Outra lembrança vem à memória do presidente da Bengala Azul e o leva às gargalhadas. Ele se recorda do ano de 1960, ocasião em que decidiu, juntamente com seu grupo inseparável de amigos, decorar um caminhão para os festejos do 83º aniversário de São Caetano. O “carro alegórico” era feito com plástico e papel de seda, sob a forma de uma caixa, de onde sairia uma bandeira da cidade assim que o cortejo parasse em frente ao palanque das autoridades. Fogos de artifício seriam disparados. Tudo corria muito bem, mas um pavio, longo demais, acabou causando um incêndio de grandes proporções. Não fosse a presença do corpo de bombeiros, algo grave poderia ter acontecido. Mesmo com a seriedade do fato, seu Agostinho se acaba em risadas.

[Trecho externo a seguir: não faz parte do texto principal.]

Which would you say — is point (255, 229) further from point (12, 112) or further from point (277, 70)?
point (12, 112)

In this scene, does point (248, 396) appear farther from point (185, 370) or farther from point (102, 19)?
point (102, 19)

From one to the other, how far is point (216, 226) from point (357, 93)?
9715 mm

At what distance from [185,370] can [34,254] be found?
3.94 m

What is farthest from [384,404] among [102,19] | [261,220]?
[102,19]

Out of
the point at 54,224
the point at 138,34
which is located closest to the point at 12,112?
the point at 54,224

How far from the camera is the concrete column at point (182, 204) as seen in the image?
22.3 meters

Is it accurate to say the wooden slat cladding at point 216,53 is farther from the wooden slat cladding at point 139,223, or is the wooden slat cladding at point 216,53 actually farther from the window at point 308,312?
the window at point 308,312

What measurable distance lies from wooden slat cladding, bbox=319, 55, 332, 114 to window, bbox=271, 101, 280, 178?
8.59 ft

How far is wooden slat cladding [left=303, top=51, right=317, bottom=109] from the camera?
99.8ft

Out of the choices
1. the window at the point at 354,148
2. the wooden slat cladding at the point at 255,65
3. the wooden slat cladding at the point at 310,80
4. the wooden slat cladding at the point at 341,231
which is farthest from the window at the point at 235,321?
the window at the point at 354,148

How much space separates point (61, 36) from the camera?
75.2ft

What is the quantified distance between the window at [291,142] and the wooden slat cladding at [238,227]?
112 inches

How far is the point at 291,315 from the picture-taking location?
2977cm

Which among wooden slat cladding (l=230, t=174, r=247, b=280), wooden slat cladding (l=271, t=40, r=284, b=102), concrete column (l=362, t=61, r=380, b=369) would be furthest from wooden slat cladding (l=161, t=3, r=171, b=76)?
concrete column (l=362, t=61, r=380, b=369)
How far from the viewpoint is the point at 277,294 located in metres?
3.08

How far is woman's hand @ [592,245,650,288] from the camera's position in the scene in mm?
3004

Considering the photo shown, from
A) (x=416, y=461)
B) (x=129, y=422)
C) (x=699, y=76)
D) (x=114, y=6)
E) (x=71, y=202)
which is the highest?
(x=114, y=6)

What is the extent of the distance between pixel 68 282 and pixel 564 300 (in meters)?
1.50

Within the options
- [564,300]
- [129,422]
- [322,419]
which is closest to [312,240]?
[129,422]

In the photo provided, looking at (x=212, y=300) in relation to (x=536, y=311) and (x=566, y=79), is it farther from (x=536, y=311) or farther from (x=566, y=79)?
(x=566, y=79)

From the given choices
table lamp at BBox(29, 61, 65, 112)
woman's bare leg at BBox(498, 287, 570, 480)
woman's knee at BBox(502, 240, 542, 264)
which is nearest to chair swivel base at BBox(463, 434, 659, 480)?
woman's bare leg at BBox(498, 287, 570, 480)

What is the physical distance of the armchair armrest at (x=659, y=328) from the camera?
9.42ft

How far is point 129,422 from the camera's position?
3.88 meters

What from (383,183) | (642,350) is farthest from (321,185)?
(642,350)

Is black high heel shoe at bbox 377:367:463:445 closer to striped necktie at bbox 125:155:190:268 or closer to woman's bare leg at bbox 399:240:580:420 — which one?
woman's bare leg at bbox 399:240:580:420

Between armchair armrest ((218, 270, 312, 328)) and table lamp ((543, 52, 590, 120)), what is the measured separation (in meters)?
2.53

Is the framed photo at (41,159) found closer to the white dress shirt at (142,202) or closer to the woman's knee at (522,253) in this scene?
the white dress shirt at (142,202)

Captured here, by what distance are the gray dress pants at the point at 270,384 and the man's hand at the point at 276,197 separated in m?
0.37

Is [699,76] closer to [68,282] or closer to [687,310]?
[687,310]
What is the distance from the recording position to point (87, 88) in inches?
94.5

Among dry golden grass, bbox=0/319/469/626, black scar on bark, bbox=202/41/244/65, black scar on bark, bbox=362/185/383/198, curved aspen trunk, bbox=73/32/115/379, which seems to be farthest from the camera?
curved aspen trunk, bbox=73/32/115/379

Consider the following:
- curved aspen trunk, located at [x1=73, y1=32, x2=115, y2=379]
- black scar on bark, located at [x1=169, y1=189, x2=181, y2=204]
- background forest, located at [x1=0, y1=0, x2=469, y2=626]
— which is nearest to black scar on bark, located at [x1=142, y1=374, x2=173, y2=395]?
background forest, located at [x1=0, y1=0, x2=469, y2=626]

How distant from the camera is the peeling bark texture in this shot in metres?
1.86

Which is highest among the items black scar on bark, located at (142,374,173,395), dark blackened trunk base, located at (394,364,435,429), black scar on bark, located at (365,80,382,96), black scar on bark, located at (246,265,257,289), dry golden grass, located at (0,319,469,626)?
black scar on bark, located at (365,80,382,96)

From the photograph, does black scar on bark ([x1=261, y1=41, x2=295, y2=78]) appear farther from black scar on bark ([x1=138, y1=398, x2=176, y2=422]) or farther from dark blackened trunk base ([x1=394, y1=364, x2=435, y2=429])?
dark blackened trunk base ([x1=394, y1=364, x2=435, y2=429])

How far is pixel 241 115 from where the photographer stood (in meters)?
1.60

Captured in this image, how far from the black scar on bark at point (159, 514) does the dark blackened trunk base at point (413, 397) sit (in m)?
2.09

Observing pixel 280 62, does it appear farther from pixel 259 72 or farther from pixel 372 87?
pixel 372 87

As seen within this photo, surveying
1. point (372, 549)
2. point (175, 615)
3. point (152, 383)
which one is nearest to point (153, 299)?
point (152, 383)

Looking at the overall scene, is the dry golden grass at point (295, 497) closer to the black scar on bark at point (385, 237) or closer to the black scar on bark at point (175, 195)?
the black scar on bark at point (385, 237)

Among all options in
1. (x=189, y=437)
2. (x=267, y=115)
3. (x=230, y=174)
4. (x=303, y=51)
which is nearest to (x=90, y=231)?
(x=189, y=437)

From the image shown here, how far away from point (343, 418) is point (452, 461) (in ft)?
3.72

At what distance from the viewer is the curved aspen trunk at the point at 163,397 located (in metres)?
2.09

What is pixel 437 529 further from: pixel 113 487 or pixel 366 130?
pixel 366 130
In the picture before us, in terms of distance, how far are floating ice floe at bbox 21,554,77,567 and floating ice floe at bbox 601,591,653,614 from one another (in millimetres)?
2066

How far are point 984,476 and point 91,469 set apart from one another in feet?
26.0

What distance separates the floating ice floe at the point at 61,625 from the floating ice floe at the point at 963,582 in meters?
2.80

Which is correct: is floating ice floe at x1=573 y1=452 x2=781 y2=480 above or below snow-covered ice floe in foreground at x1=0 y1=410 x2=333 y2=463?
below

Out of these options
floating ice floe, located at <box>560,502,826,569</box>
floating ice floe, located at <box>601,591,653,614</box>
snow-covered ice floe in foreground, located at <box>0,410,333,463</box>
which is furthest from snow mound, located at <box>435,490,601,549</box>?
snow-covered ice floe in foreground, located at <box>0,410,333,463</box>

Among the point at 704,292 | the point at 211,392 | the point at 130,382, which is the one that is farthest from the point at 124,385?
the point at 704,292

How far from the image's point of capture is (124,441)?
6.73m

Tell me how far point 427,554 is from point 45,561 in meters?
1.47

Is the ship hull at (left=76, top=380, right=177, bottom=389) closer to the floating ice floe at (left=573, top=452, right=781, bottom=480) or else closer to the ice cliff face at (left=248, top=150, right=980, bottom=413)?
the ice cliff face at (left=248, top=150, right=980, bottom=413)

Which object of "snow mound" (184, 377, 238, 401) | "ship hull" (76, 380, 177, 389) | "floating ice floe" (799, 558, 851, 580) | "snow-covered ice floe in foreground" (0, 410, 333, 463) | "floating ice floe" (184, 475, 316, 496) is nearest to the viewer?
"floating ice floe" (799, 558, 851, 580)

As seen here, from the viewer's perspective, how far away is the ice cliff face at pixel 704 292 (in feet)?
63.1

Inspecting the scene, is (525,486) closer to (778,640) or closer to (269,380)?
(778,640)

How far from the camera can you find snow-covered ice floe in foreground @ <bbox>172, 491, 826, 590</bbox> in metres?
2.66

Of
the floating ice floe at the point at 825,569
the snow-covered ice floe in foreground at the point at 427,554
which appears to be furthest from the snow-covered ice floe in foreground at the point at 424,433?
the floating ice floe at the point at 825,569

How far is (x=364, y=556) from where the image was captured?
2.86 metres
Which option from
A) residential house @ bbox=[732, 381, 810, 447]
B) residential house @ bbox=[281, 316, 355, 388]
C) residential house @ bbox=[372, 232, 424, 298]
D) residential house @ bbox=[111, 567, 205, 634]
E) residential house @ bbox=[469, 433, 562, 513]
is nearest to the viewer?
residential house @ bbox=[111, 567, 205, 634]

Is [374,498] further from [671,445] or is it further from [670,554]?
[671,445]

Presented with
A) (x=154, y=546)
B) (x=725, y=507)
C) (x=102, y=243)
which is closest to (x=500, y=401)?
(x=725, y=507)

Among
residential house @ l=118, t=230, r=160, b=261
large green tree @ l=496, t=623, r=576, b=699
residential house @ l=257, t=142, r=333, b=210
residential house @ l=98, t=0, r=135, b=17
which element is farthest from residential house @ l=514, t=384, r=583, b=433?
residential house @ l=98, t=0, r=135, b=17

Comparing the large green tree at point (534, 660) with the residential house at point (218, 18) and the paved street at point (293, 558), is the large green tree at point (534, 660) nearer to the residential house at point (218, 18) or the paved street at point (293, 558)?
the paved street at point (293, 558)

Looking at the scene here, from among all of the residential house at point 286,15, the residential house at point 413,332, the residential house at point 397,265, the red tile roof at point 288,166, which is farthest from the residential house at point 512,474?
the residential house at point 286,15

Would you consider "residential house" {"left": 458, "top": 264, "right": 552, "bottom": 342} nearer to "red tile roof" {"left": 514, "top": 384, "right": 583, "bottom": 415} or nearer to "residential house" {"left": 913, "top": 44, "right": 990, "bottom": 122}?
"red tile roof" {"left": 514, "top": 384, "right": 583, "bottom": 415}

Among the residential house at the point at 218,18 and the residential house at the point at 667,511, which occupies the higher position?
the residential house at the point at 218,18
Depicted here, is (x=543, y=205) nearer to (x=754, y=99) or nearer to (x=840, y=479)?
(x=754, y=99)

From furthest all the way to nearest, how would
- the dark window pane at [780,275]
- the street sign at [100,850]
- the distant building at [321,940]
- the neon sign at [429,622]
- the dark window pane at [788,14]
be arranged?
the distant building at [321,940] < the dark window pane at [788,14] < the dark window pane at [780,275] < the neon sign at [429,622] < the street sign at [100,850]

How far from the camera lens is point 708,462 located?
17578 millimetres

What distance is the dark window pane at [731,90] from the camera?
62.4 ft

Um segredo é guardado a sete chaves. Para que time o presidente da Bengala Azul torcia antes de se devotar ao Azulão? Marcio, Margarete e Marcelo, os três filhos da união com Dona Eulália torcem pelo Corinthians. Seu Agostinho, entretanto, não revela nem com o gravador desligado para quem torcia e prefere uma fuga estratégica: conta que hoje torce pelo Azulão, mas que antes era torcedor do preto e branco do São Caetano Esporte Clube, equipe fundada em 1914. Revela, ainda, que perdeu as contas das vezes em que pulou o muro do clube da Rua Ceará para assistir às partidas do alvinegro sulsancaetanense.

Mais um bate-papo chega ao fim e um último encontro fica agendado.

Domingo, 10h da manhã. São Caetano do Sul tem um dia de sol glorioso, registra 24ºC de temperatura, os ventos sopram a 24 km/h e a umidade relativa do ar está em 58%. Como de costume, de longe é possível perceber os cabelos brancos parados em frente ao Anacleto Campanella. Os encontros criaram alguma intimidade e a saudação de seu Agostinho é calorosa. Nas mãos mais sacolas, mais fotos, mais recortes de jornal, mais revistas e muito mais histórias.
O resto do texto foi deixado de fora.